Jika dilihat dari data, rata-rata kadar ammonia paling tinggi diperoleh dibagian outlet, seperti
pada outlet Ciparanje 5,834 mg/l dan outlet Cekdam yang nilai total ammonianya paling
tinggi dibandingkan yang lainnya. Hal ini bisa dikarenakan air mengalir menuju outelt,
otomatis semua kotoran ikan, limbah dan lain sebagainya terbawa ke daerah tersebut
sehingga di daerah outletlah diperolehnya kadar ammonia paling tinggi.
I.

Produktivitas Primer (Net Primary Productivity)

Untuk mengetahui kondisi kesuburan suatu perairan dapat dilihat dari pengukuran
produktivitas primer dari perairan tersebut dengan meninjau dari segi aktivitas hasil
fotosintesis dan keterkaitannya dengan parameter fisik, kimia dan biologi perairan tersebut.
Produktivitas primer merupakan kecepatan produksi zat organik yang diawali dengan
konversi energi cahaya matahari menjadi zat-zat organik melalui proses fotosintesis
(Campbell,2002). Faktor-faktor yang mempengaruhi produktivitas primer adalah cahaya,
nutrient, dan suhu. Selain ketiga faktor tersebut jenis fitoplankton juga berperan dalam
mendukung produktivitas primer perairan. Kemudian cahaya juga berpengaruh dimana
cahaya matahari tergantung waktu (harian, musiman, tahunan).
Praktikum dilakukan pada kolam budidaya cekdam bagian outlet. Dari hasil pengamatan pada
pukul 10.00-12.00 WIB pada perairan outlet diperoleh oksigen terlarut sebelum inkubasi (IB)

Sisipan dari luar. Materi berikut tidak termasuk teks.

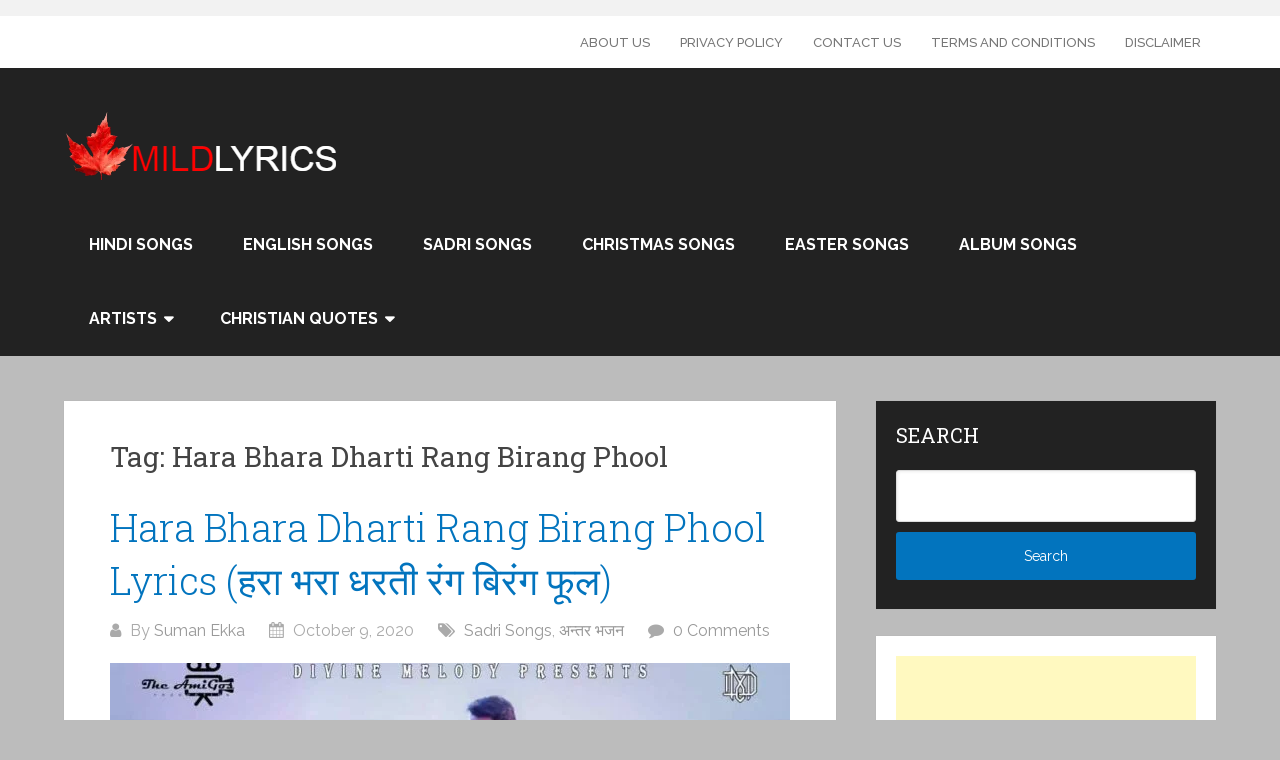

--- FILE ---
content_type: text/html; charset=utf-8
request_url: https://www.google.com/recaptcha/api2/aframe
body_size: 268
content:
<!DOCTYPE HTML><html><head><meta http-equiv="content-type" content="text/html; charset=UTF-8"></head><body><script nonce="VxejD3_0PlDLsk7ZlRxsmA">/** Anti-fraud and anti-abuse applications only. See google.com/recaptcha */ try{var clients={'sodar':'https://pagead2.googlesyndication.com/pagead/sodar?'};window.addEventListener("message",function(a){try{if(a.source===window.parent){var b=JSON.parse(a.data);var c=clients[b['id']];if(c){var d=document.createElement('img');d.src=c+b['params']+'&rc='+(localStorage.getItem("rc::a")?sessionStorage.getItem("rc::b"):"");window.document.body.appendChild(d);sessionStorage.setItem("rc::e",parseInt(sessionStorage.getItem("rc::e")||0)+1);localStorage.setItem("rc::h",'1768867730979');}}}catch(b){}});window.parent.postMessage("_grecaptcha_ready", "*");}catch(b){}</script></body></html>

sebesar 1,8 mg/l. Setelah dimasukkan dan didiamkan di dalam kolam selama tiga jam, maka
diperoleh hasil pada botol gelap setelah inkubasi (DB) nilai DO sebesar 2,74 mg/l, dan botol
terang (LB) sebesar 2,4 mg/l. Nilai DO pada botol sebelum inkubasi lebih besar dari pada
kedua botol gelap dan terang setelah inkubasi, hal ini terjadi karena pada siang hari intensitas
cahaya matahari terpenuhi, terjadi proses fotosintesis sehingga mampu menghasilkan
produksi bahan organik dengan bantuan energi matahari. Sedangkan pukul 15.00 WIB sinar
matahari mulai berkurang sehingga fotosintesis yang terjadi hanya sedikit. Begitupun nilai
DO pada botol terang lebih besar daripada botol gelap, hal ini dapat disebabkan karena
pengaruh pita rekat hitam yang ditempel dan dililitkan pada botol gelap dapat mempengaruhi
intensitas cahaya yang masuk ke dalamnya. Karena intensitas cahaya yang masuk dapat
membantu terjadinya aktivitas fotosintesis sehingga menghasilkan oksigen terlarut. Sehingga
kadar oksigen pada botol terang jauh lebih banyak dari botol gelap. Faktor cahaya yang
menurun maka produktivitas primernya pun juga akan menurun (Wetzel,1975).